Philippe lui prit le bras et la conduisit à petits pas, sans oser lui adresser la parole, jusqu'à la porte.
—Vous reviendrez, n'est-ce pas? lui dit-il avec émotion au moment de la laisser aller.
—Oui, fit-elle tout bas; mais ce n'est point de l'amour, au moins, n'allez pas le croire!...
Sur ce mot, elle s'échappa, pour que ses yeux ne donnassent pas un démenti à ses lèvres.
Philippe revint tout songeur à son chevalet, où M. de Jars l'attendait tranquillement.
—Vous ne m'en voulez pas non plus, lui dit celui-ci, de vous avoir éclairé sur vos propres sentiments. C'est cette adorable enfant que vous aimez; je vous l'atteste, et c'est un bonheur pour vous; car l'amour des grandes dames, voyez-vous, c'est souvent un malheur, c'est toujours un danger.
Mais le jeune homme se taisait, en proie à deux courants qui se disputaient son âme. Il n'osait croire à l'amour de Louise, et il regardait celui d'Henriette comme un rêve.
Tout son être débordait de bonheur, et cependant il éprouvait au cœur des serrements, comme si, pour conserver une partie de lui-même, il se voyait forcé d'en abandonner une autre.

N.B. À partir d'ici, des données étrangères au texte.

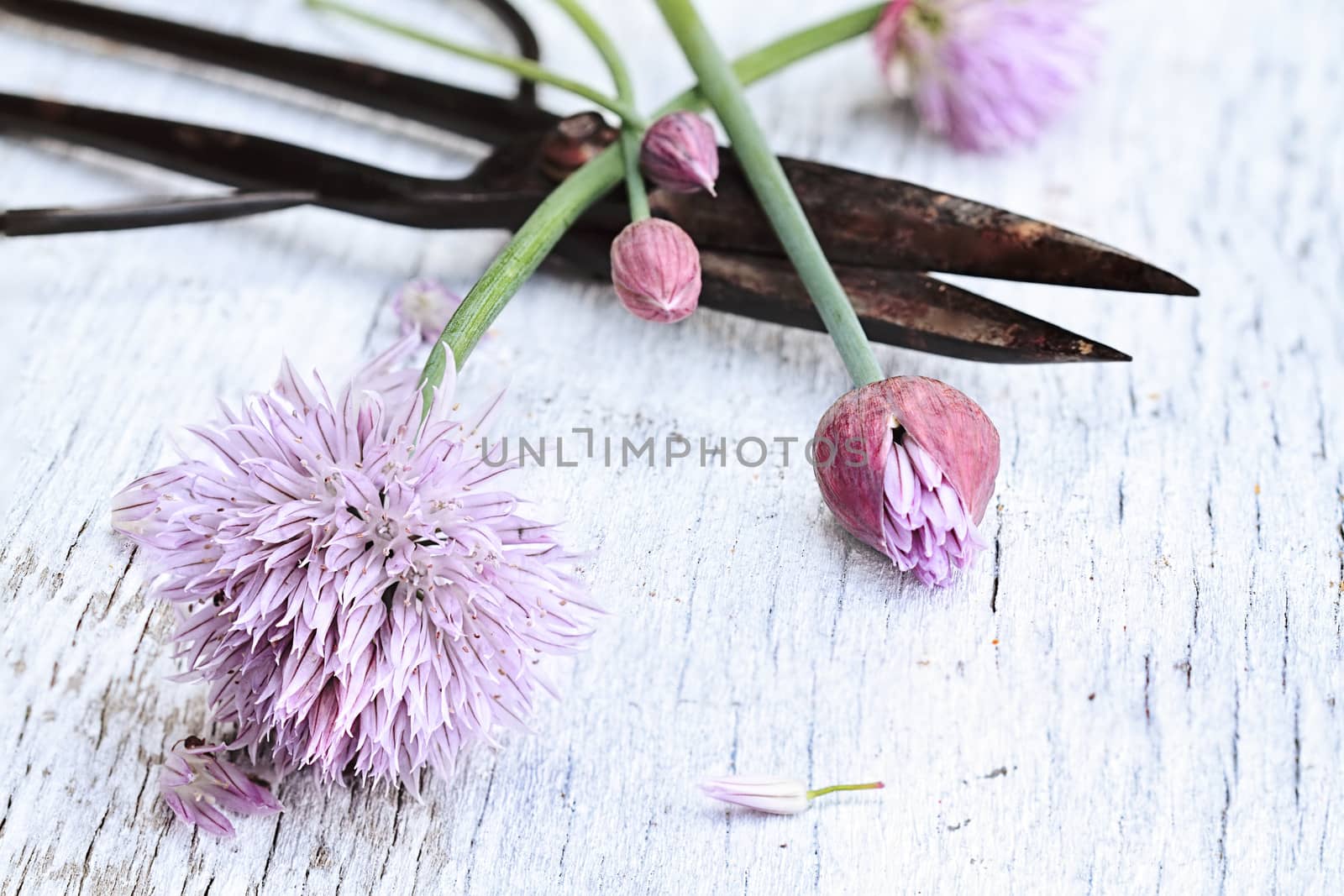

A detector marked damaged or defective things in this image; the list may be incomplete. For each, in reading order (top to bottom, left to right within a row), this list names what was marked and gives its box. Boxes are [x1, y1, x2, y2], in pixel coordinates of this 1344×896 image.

rusty scissor blade [655, 152, 1203, 296]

Il n'eut pas le loisir de formuler une réponse.
Une apparition, toujours néfaste, succéda à celle de la jeune fille. Le père Joseph se montra sur le seuil que celle-ci venait de quitter.

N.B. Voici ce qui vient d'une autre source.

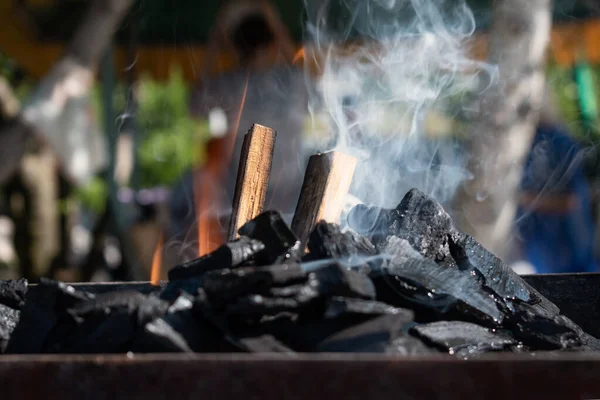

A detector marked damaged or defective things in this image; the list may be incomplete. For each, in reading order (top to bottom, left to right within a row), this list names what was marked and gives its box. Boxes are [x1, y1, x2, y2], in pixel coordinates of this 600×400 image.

rusty metal edge [0, 354, 596, 400]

Il parut d'abord surpris de voir le chevalier dans la galerie; mais, en homme qui n'a pas l'habitude de s'étonner, il approcha.
—Je ne vous cherchais pas, monsieur, lui dit-il d'un ton glacial; cependant, puisque je vous trouve, je m'acquitte dès à présent d'une commission dont je suis chargé pour vous.
—S'il vous plaisait d'ajourner indéfiniment cet entretien, mon père, fit le chevalier, fidèle à sa bonne humeur, je ne m'en offusquerais point. Vous abordez les choses d'un air qui n'a rien d'engageant.
—C'est que je n'ai rien de plaisant à vous dire, monsieur. Le roi s'est souvenu que vous étiez commandant de Lagny-le-Sec...
—Sa Majesté est bien bonne d'avoir pensé à moi.
—Il désire que les places d'armes soient bien gardées, et il vous invite à vous tenir entre les murs de la vôtre jusqu'à nouvel avis.
—Fort bien, mon père; c'est un ordre d'exil. Me sera-t-il permis, avant de partir, d'aller présenter mes hommages à monseigneur de Richelieu?
—Son Éminence ne reçoit personne... excepté son peintre, que je viens chercher de sa part et qu'elle veut voir de suite.
XIII
LA DÉNONCIATION.
Le cardinal était enfoncé dans son fauteuil, sa barrette rabattue sur son front, les sourcils rapprochés, les lèvres pâles.
Sa main froissait deux papiers, l'un épais, qui avait d'abord formé un rouleau tel que celui d'une estampe; l'autre d'aspect sordide, sali de trois lignes d'une écriture grossièrement contrefaite.
Il sortait de dessous ses paupières des éclairs pareils à ceux qui sillonnent un ciel d'orage.
Le tonnerre grondait sourdement dans ce cerveau altier. De Jars ne s'y était pas mépris: la cour était à la tempête.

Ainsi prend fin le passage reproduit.